## BEGIN
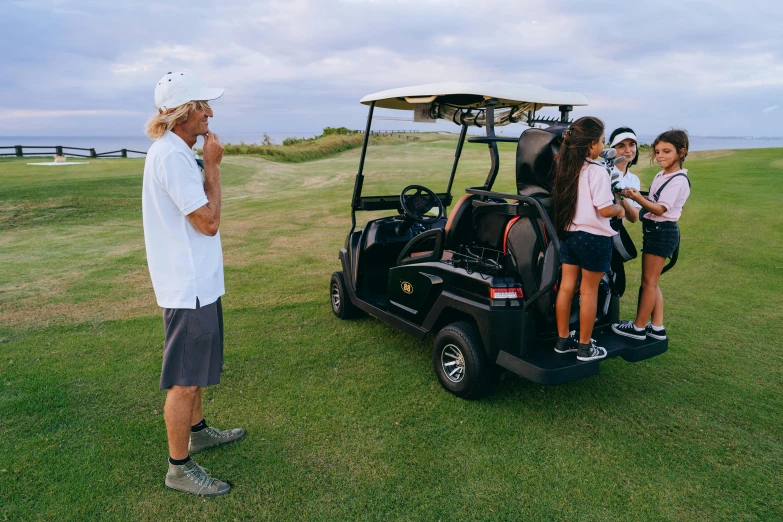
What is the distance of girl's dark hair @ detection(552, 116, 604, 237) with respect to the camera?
306 centimetres

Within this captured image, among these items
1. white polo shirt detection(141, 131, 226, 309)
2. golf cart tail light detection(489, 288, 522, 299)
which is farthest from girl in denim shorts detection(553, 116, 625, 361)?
white polo shirt detection(141, 131, 226, 309)

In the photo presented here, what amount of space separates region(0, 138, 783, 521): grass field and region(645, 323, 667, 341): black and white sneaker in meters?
0.38

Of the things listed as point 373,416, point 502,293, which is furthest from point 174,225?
point 502,293

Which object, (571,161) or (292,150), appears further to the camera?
(292,150)

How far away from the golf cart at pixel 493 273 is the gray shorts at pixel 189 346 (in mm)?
1582

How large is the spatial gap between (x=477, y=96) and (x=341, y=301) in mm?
2283

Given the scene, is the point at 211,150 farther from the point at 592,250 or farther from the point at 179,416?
the point at 592,250

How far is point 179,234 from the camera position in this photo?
2.45m

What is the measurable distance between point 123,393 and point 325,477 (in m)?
1.69

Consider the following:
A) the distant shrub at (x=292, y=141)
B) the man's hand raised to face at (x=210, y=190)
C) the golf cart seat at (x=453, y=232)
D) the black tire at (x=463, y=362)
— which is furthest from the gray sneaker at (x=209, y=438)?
the distant shrub at (x=292, y=141)

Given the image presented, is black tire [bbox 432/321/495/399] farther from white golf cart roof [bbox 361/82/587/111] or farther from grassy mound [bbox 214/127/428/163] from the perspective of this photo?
grassy mound [bbox 214/127/428/163]

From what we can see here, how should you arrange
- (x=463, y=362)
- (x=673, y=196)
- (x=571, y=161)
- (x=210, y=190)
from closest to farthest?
(x=210, y=190) → (x=571, y=161) → (x=463, y=362) → (x=673, y=196)

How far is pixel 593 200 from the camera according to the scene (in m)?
3.09

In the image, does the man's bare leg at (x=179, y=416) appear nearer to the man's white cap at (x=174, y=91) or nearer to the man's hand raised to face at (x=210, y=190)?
the man's hand raised to face at (x=210, y=190)
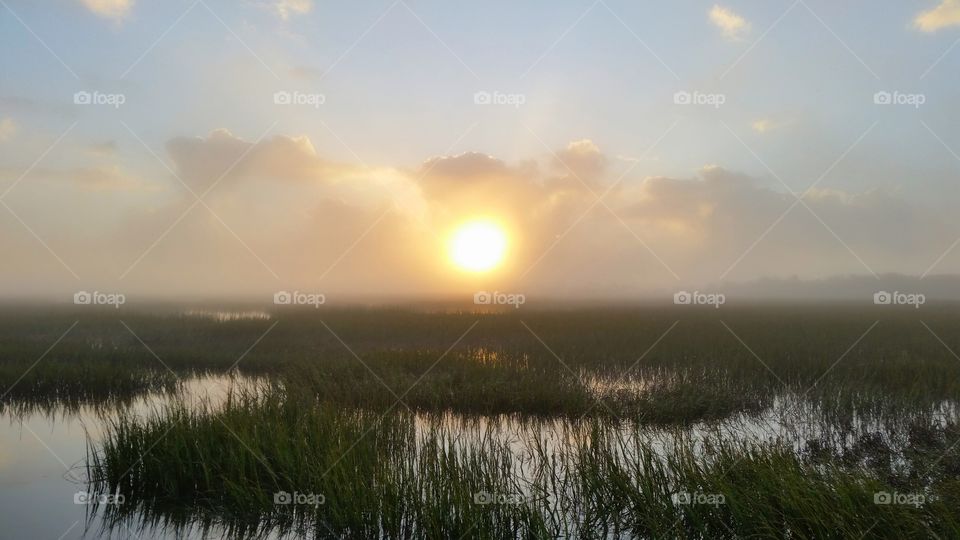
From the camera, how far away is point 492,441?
837cm

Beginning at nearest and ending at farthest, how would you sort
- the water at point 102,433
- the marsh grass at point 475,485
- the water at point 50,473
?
Result: the marsh grass at point 475,485
the water at point 50,473
the water at point 102,433

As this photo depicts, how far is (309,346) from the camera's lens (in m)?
23.2

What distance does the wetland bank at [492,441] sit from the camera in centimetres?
662

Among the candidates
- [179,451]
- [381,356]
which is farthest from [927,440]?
[381,356]

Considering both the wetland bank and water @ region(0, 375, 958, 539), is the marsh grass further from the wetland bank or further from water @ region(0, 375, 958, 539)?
water @ region(0, 375, 958, 539)

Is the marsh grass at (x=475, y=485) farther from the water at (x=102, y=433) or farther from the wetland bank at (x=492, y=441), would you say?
the water at (x=102, y=433)

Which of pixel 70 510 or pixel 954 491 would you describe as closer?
pixel 954 491

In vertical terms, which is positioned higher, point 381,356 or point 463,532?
point 381,356

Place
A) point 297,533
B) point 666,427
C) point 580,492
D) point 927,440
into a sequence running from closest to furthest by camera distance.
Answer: point 297,533 < point 580,492 < point 927,440 < point 666,427

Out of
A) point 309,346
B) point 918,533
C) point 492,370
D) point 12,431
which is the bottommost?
point 918,533

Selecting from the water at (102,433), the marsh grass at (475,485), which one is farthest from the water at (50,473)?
the marsh grass at (475,485)

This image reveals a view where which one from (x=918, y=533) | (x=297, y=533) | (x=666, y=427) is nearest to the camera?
(x=918, y=533)

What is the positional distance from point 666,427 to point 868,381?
6.87 m

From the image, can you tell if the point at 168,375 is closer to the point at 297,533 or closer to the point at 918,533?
the point at 297,533
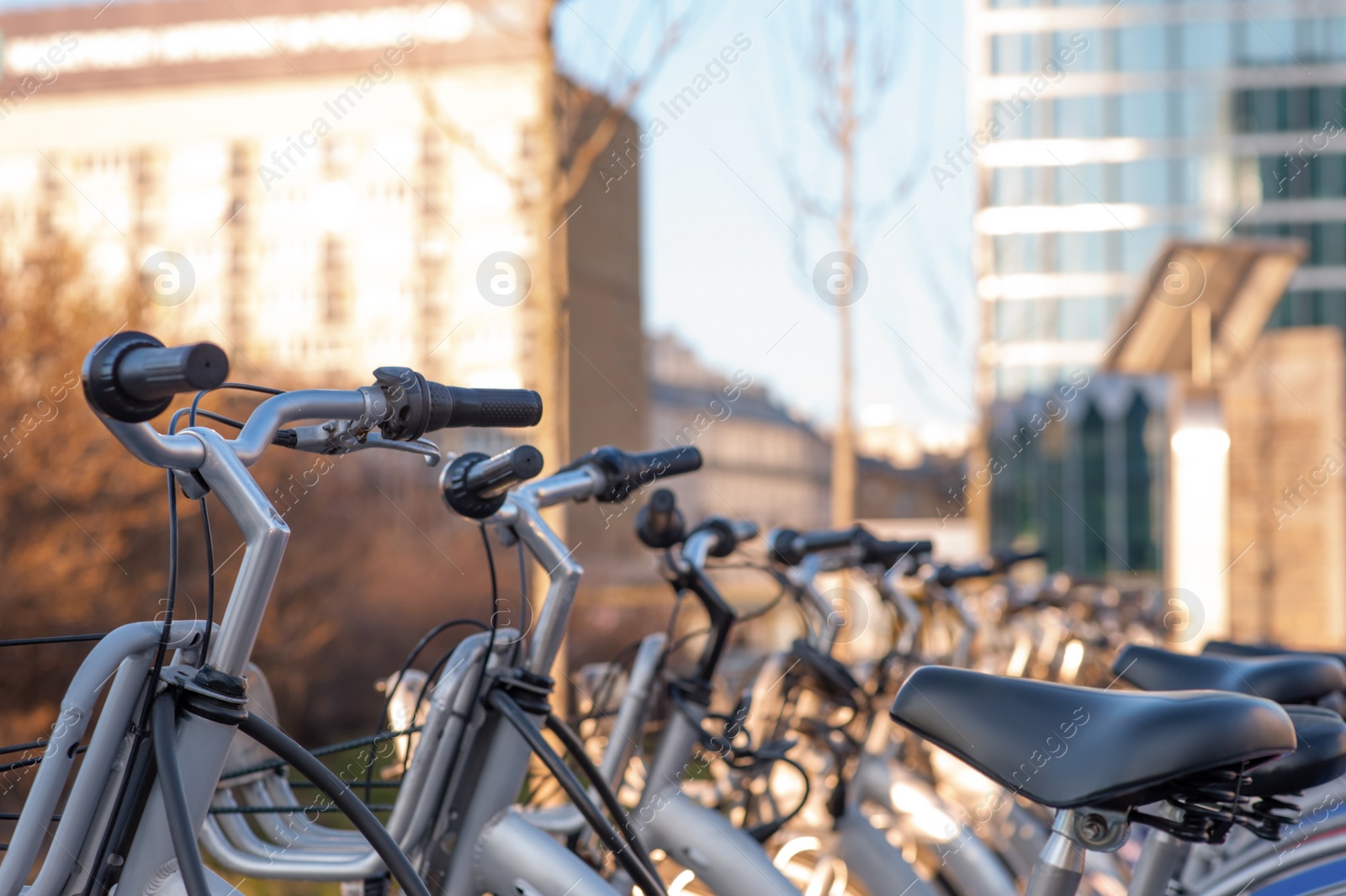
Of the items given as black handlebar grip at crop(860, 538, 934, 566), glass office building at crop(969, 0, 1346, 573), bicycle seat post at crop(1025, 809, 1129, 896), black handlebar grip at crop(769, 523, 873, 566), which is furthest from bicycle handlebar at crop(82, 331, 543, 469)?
## END
Write out all the items again, changing every "camera" to "viewer" and leaving everything else as it stands. Omit the pictures.

__Full answer__
What is the distance of girl's dark hair @ detection(552, 116, 604, 237) with respect to the viewer?
306 centimetres

Within this captured image, among these items
1. white polo shirt detection(141, 131, 226, 309)
2. golf cart tail light detection(489, 288, 522, 299)
which is farthest from girl in denim shorts detection(553, 116, 625, 361)?
white polo shirt detection(141, 131, 226, 309)

In the photo presented here, what amount of space separates region(0, 138, 783, 521): grass field and region(645, 323, 667, 341): black and white sneaker in meters?
0.38

Of the things listed as point 373,416, point 502,293, which is furthest from point 174,225?
point 502,293

Which object, (571,161) or (292,150), appears further to the viewer?
(292,150)

How far away from the golf cart at pixel 493 273 is the gray shorts at pixel 189 346 (in mm)?
1582

How large is the spatial gap between (x=477, y=96) and (x=341, y=301) in mm?
2283

Given the scene, is the point at 211,150 farther from the point at 592,250 or farther from the point at 179,416?
the point at 592,250

How far is point 179,234 from the viewer position in this photo?
2.45m

What is the measurable distance between point 123,393 and point 325,477 (in m)?
1.69

Consider the following:
A) the distant shrub at (x=292, y=141)
B) the man's hand raised to face at (x=210, y=190)
C) the golf cart seat at (x=453, y=232)
D) the black tire at (x=463, y=362)
— which is furthest from the gray sneaker at (x=209, y=438)?
the distant shrub at (x=292, y=141)

Given the image presented, is black tire [bbox 432/321/495/399] farther from white golf cart roof [bbox 361/82/587/111] or farther from grassy mound [bbox 214/127/428/163] from the perspective of this photo?
grassy mound [bbox 214/127/428/163]

From what we can see here, how should you arrange
- (x=463, y=362)
- (x=673, y=196)
- (x=571, y=161)
- (x=210, y=190)
from closest to farthest?
(x=210, y=190) → (x=571, y=161) → (x=463, y=362) → (x=673, y=196)

How far is pixel 593 200 from the viewer according to the scene (in m)?
3.09

In the image, does the man's bare leg at (x=179, y=416) appear nearer to the man's white cap at (x=174, y=91) or nearer to the man's hand raised to face at (x=210, y=190)?
the man's hand raised to face at (x=210, y=190)
From the viewer, how far away is point 492,441?
837cm

Beginning at nearest and ending at farthest, how would you sort
- the water at point 102,433
- the marsh grass at point 475,485
- the water at point 50,473
?
Result: the marsh grass at point 475,485
the water at point 50,473
the water at point 102,433

As this photo depicts, how far is (309,346) from the viewer's lens (in m)?
23.2

What distance does the wetland bank at [492,441] sit from the viewer in centimetres?
662

Among the candidates
- [179,451]
- [381,356]
which is farthest from [927,440]?
[381,356]

Considering both the wetland bank and water @ region(0, 375, 958, 539), is the marsh grass further from the wetland bank or further from water @ region(0, 375, 958, 539)?
water @ region(0, 375, 958, 539)

Is the marsh grass at (x=475, y=485) farther from the water at (x=102, y=433) or farther from the wetland bank at (x=492, y=441), would you say?
the water at (x=102, y=433)

Which of pixel 70 510 or pixel 954 491 would you describe as closer?
pixel 954 491

In vertical terms, which is positioned higher, point 381,356 or point 463,532?
point 381,356

Place
A) point 297,533
B) point 666,427
C) point 580,492
D) point 927,440
into a sequence running from closest to furthest by viewer distance.
Answer: point 297,533 < point 580,492 < point 927,440 < point 666,427

Out of
A) point 309,346
B) point 918,533
C) point 492,370
D) point 12,431
which is the bottommost?
point 918,533

Selecting from the water at (102,433), the marsh grass at (475,485), which one is farthest from the water at (50,473)?
the marsh grass at (475,485)

This image reveals a view where which one from (x=918, y=533) | (x=297, y=533) | (x=666, y=427) is nearest to the viewer?
(x=918, y=533)

What is the positional distance from point 666,427 to point 868,381?
6.87 m

From the image, can you tell if the point at 168,375 is closer to the point at 297,533 or closer to the point at 918,533?
the point at 297,533
Of the items given as black handlebar grip at crop(860, 538, 934, 566), glass office building at crop(969, 0, 1346, 573), bicycle seat post at crop(1025, 809, 1129, 896), black handlebar grip at crop(769, 523, 873, 566), which is furthest from bicycle handlebar at crop(82, 331, 543, 469)?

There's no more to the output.